**What you will do**
Return every line of the listing below word for word, leaving the pictures out of your answer.

**Data under study**
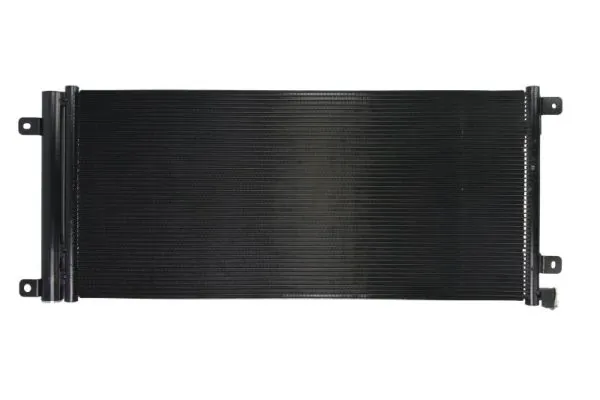 Condenser, air conditioning KTT110765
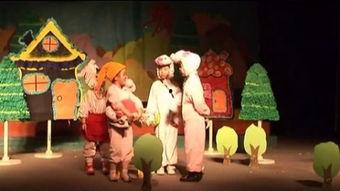 话剧舞蹈视频,话剧舞蹈视频的视觉盛宴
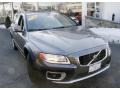 Oyster Grey Metallic - XC70 AWD Photo No. 2
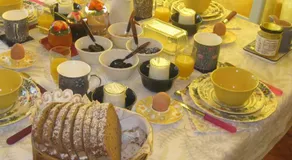 Sunflower Bed & Breakfast - Image 4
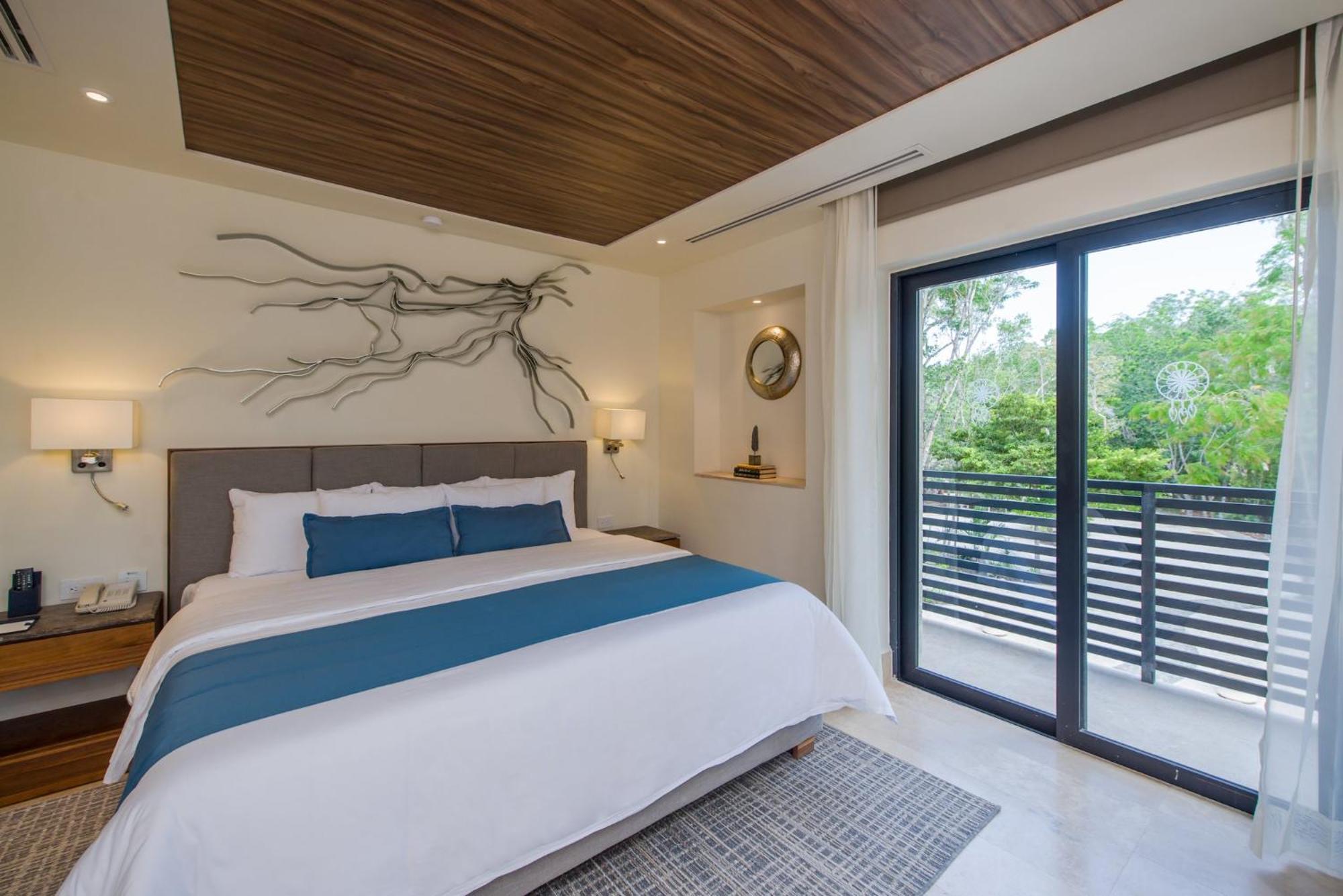 Naay Tulum Curamoria Collection Exterior foto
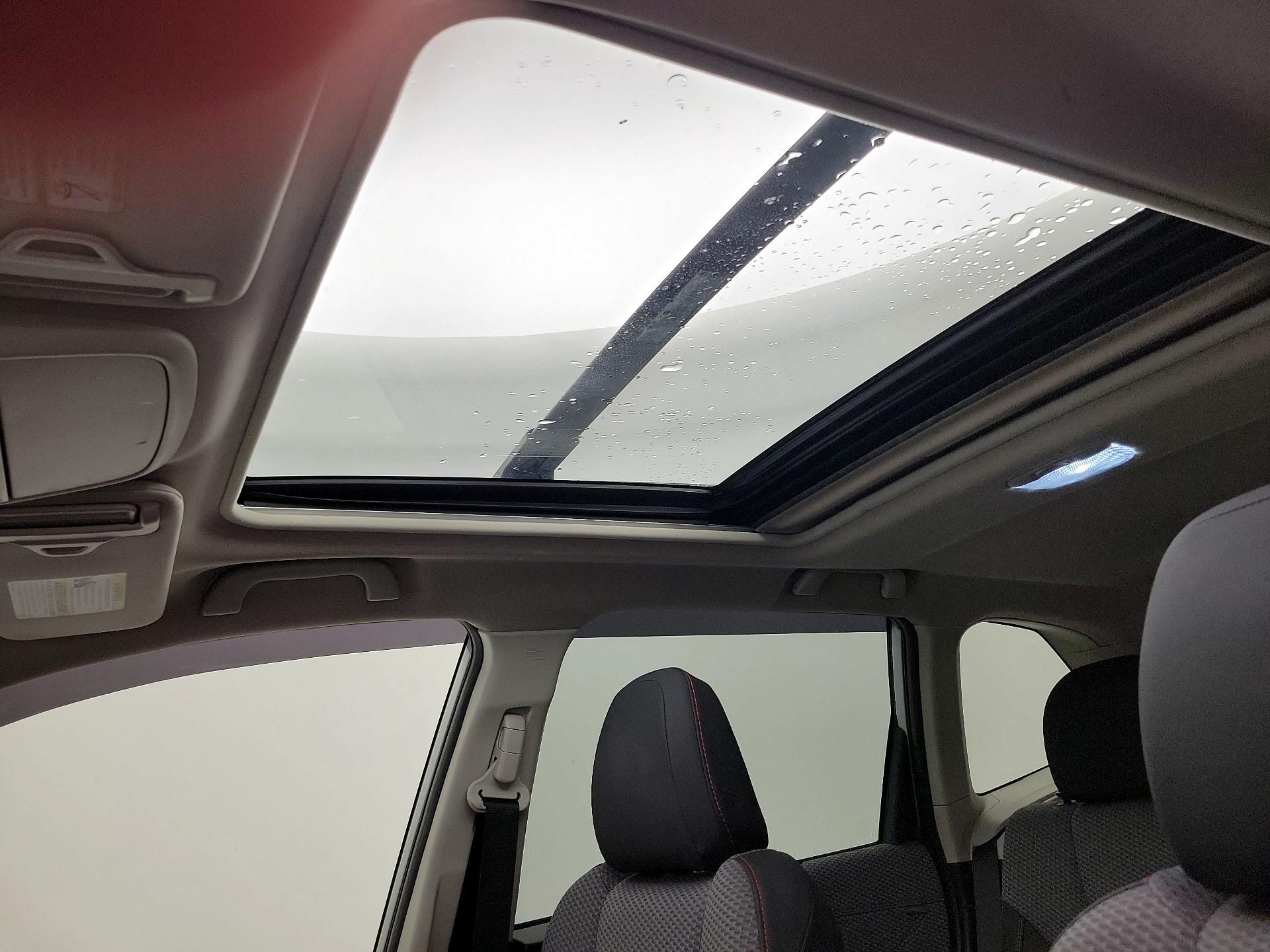 Thumbnail: 2019 Subaru Forester - 19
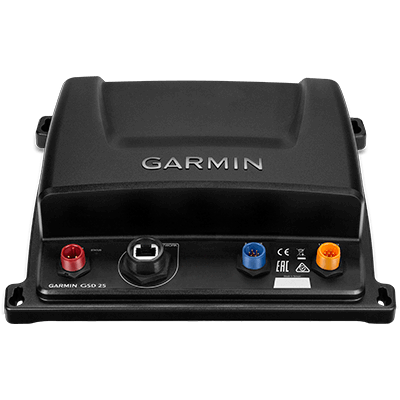GARMIN 010-01159-00 GSD 25 Premium Sonar Module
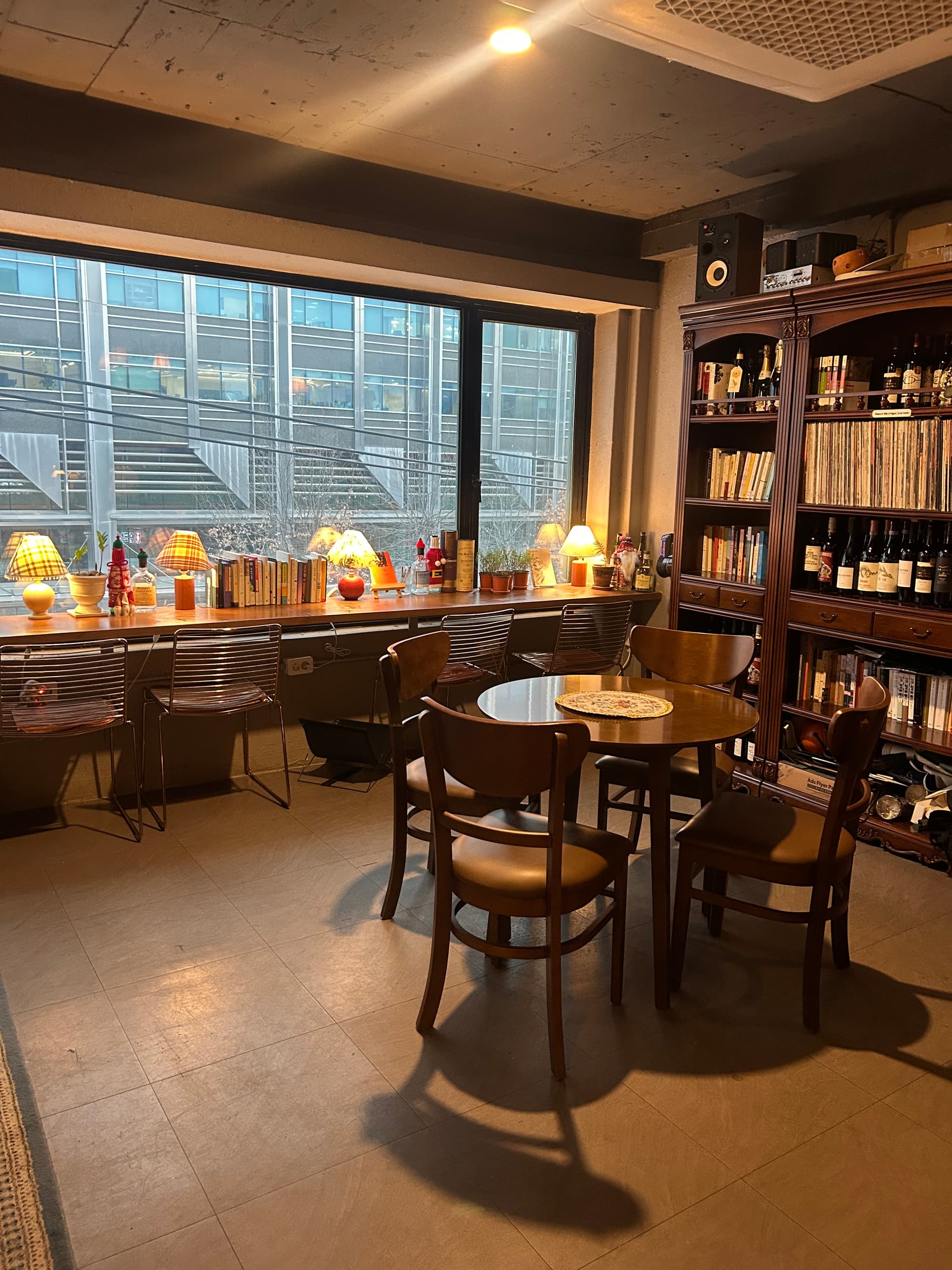 오후엔 땡땡이 치고 이곳으로 숨어볼래? 후기 이미지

**Result**
 Condenser, air conditioning KTT110765
 话剧舞蹈视频,话剧舞蹈视频的视觉盛宴
 Oyster Grey Metallic - XC70 AWD Photo No. 2
 Sunflower Bed & Breakfast - Image 4
 Naay Tulum Curamoria Collection Exterior foto
 Thumbnail: 2019 Subaru Forester - 19
GARMIN 010-01159-00 GSD 25 Premium Sonar Module
 오후엔 땡땡이 치고 이곳으로 숨어볼래? 후기 이미지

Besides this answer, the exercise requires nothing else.